TEXT TO READ:

Statement from ACWA on final court ruling regarding Delta Pumps

April 20, 2007
ACWA released the following statement today from Executive Director Steve Hall regarding Alameda County Superior Court Judge Frank Roesch's final ruling ordering the Department of Water Resources (DWR) to shut down its Delta export pumps within 60 days unless it obtains a formal determination that its operations are in compliance with the California Endangered Species Act (CESA). The pumps divert water from the Sacramento-San Joaquin River Delta into the California Aqueduct...

SACRAMENTO, CA, April 19, 2007 -- ACWA released the following statement today from Executive Director Steve Hall regarding Alameda County Superior Court Judge Frank Roesch's final ruling ordering the Department of Water Resources (DWR) to shut down its Delta export pumps within 60 days unless it obtains a formal determination that its operations are in compliance with the California Endangered Species Act (CESA). The pumps divert water from the Sacramento-San Joaquin River Delta into the California Aqueduct, which supplies water to 25 million people in Northern, Central and Southern California as well as 775,000 acres of prime agricultural land.

PROMPT A:
Copy word for word the portion of the Delta pumps statement that starts at the words "April 20, 2007" and stops after the words "the California Aqueduct...".
PROMPT B:
According to the Delta pumps statement, how many people get water from the California Aqueduct?
The rows that follow have no connection to the Delta pumps statement.

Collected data

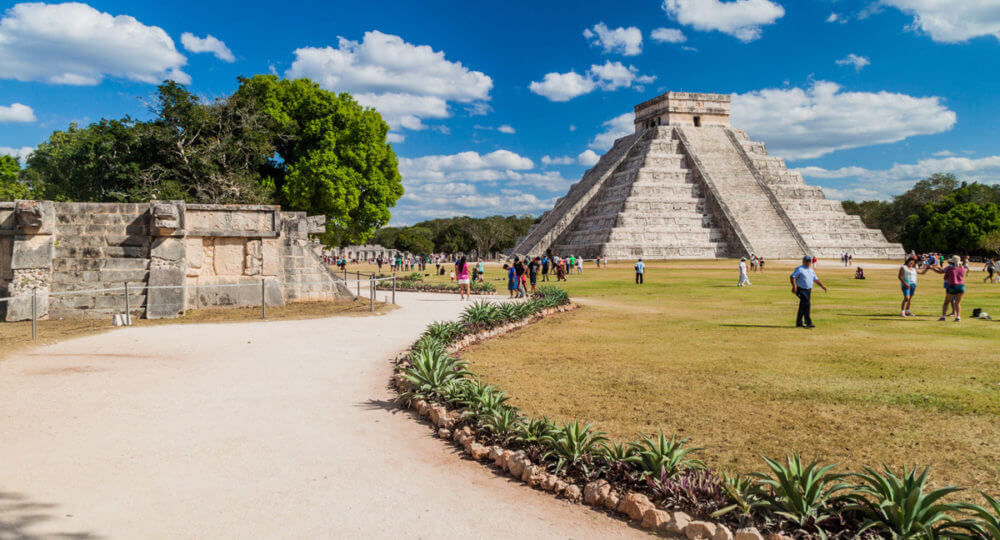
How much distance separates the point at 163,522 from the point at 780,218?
54418mm

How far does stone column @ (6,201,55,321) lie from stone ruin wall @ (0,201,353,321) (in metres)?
0.02

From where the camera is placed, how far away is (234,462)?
4359mm

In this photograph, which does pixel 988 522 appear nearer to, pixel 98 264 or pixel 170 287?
pixel 170 287

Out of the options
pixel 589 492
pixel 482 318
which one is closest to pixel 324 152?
pixel 482 318

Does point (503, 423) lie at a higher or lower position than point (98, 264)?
lower

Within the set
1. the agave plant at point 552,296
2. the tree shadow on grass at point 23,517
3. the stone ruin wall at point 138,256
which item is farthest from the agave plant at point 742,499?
the stone ruin wall at point 138,256

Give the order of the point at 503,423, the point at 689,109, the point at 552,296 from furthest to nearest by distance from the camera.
A: the point at 689,109 < the point at 552,296 < the point at 503,423

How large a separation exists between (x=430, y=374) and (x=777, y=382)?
13.6 feet

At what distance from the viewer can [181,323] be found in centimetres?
1183

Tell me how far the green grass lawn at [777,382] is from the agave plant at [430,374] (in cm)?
68

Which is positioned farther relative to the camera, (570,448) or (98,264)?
(98,264)

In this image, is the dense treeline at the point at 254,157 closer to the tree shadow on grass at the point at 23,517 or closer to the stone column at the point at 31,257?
the stone column at the point at 31,257

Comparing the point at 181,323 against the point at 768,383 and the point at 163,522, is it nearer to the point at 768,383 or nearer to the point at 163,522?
the point at 163,522

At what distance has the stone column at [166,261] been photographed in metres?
12.2
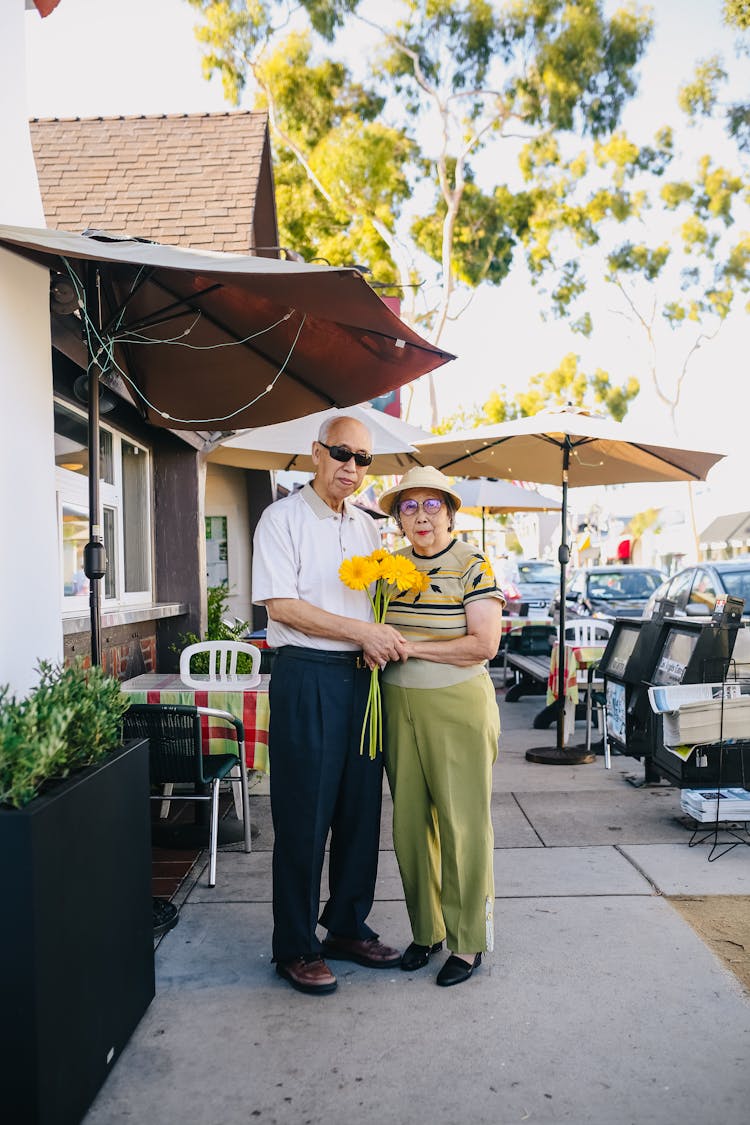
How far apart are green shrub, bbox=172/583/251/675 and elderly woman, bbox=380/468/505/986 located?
12.4 feet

WORKED ANSWER A:
April 20, 2007
ACWA released the following statement today from Executive Director Steve Hall regarding Alameda County Superior Court Judge Frank Roesch's final ruling ordering the Department of Water Resources (DWR) to shut down its Delta export pumps within 60 days unless it obtains a formal determination that its operations are in compliance with the California Endangered Species Act (CESA). The pumps divert water from the Sacramento-San Joaquin River Delta into the California Aqueduct...

WORKED ANSWER B:
25 million people